• **GOAL OF THE EXERCISE**: Retype the entries exactly; omit all pictures.

Image-caption web data:

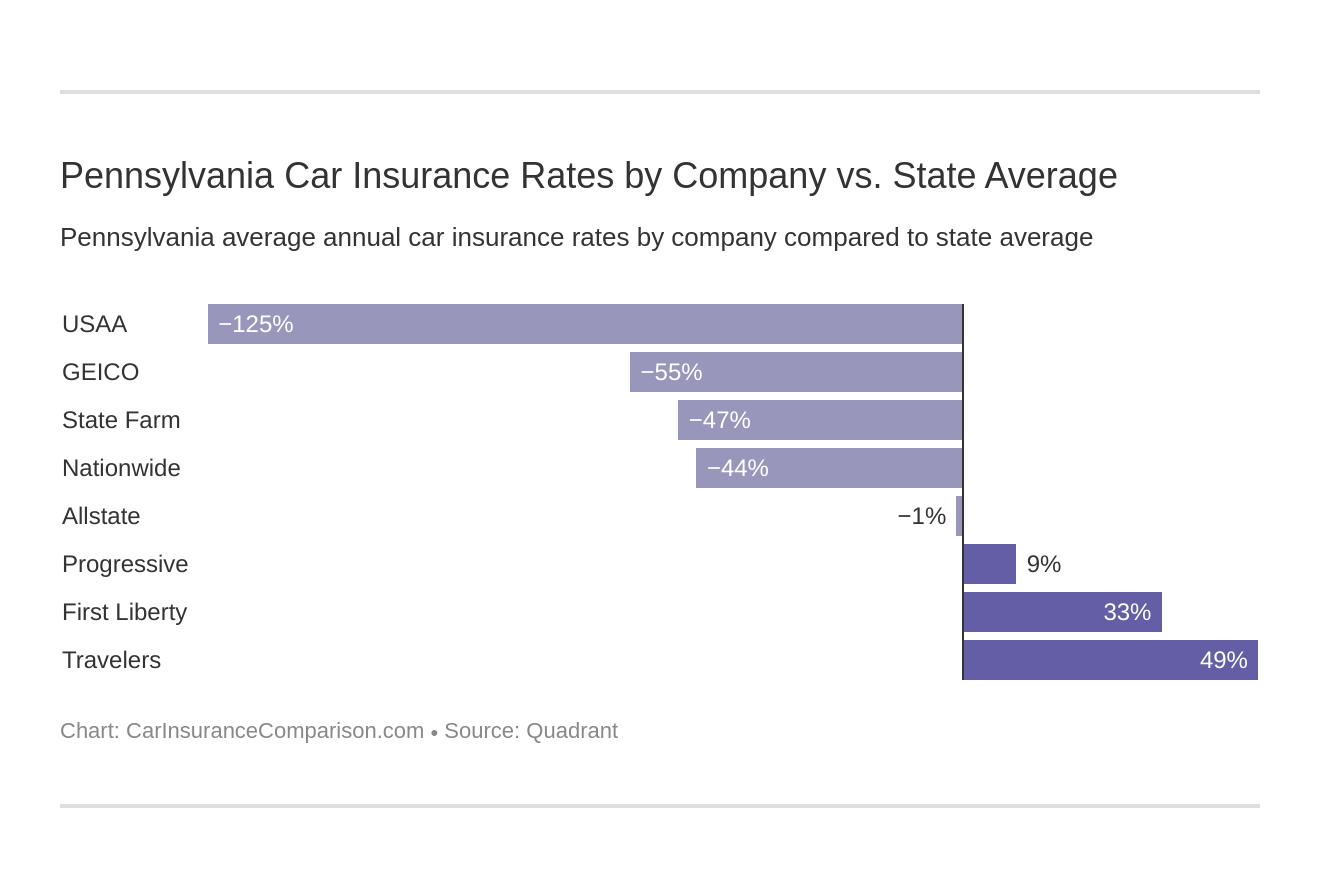 Pennsylvania Car Insurance Rates by Company vs. State Average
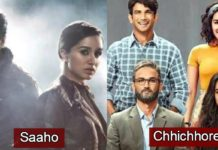 shraddha Kapoor's Upcoming Movies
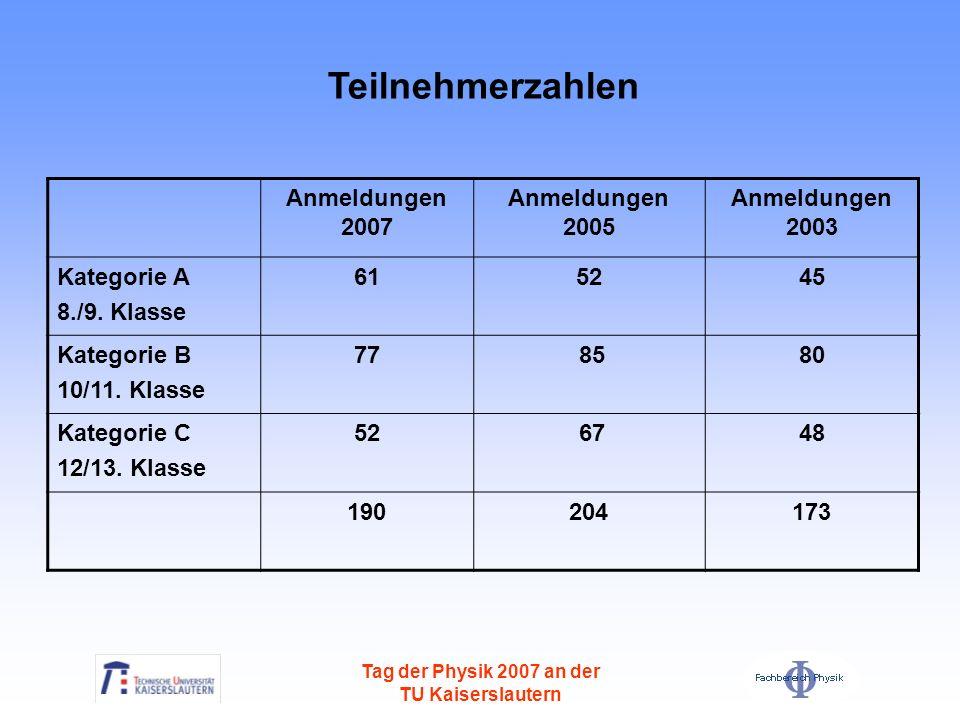 Tag der Physik 2007 an der TU Kaiserslautern Anmeldungen 2007 Anmeldungen 2005 Anmeldungen 2003 Kategorie A 8./9. Klasse 615245 Kategorie B 10/11. Kla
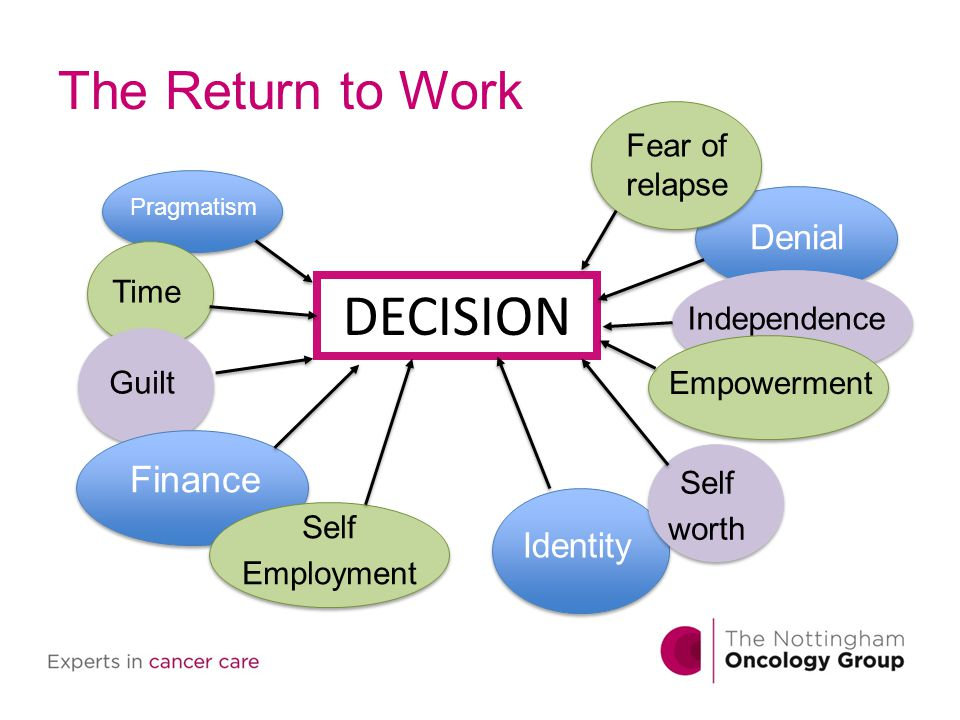 DECISION The Return to Work Finance Denial Identity Fear of relapse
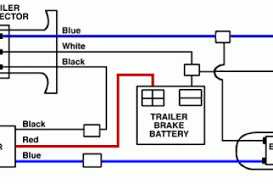 trailer breakaway switch wiring diagram trailer trailer breakaway wiring diagram wiring diagram and hernes on trailer breakaway switch wiring diagram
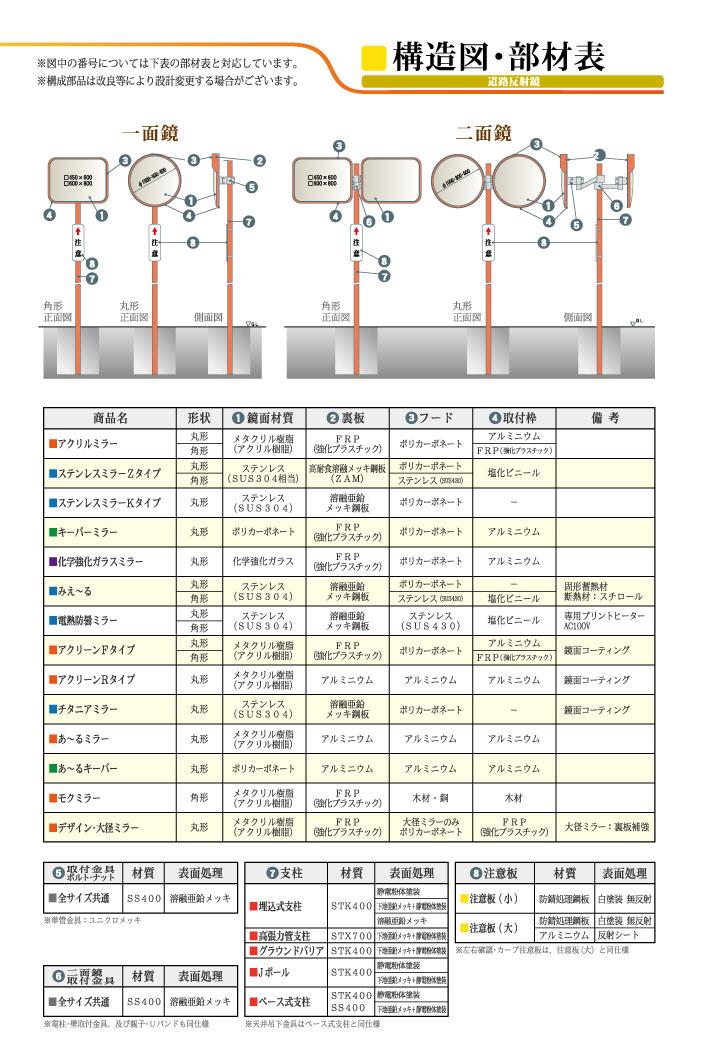 道路反射鏡 オプション&資料01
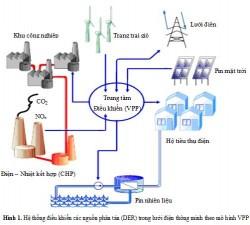 Điều khiển các nguồn phân tán trong lưới điện thông minh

• **ANSWER TO THIS EXERCISE**:
 Pennsylvania Car Insurance Rates by Company vs. State Average
 shraddha Kapoor's Upcoming Movies
 Tag der Physik 2007 an der TU Kaiserslautern Anmeldungen 2007 Anmeldungen 2005 Anmeldungen 2003 Kategorie A 8./9. Klasse 615245 Kategorie B 10/11. Kla
 DECISION The Return to Work Finance Denial Identity Fear of relapse
 trailer breakaway switch wiring diagram trailer trailer breakaway wiring diagram wiring diagram and hernes on trailer breakaway switch wiring diagram
 道路反射鏡 オプション&資料01
 Điều khiển các nguồn phân tán trong lưới điện thông minh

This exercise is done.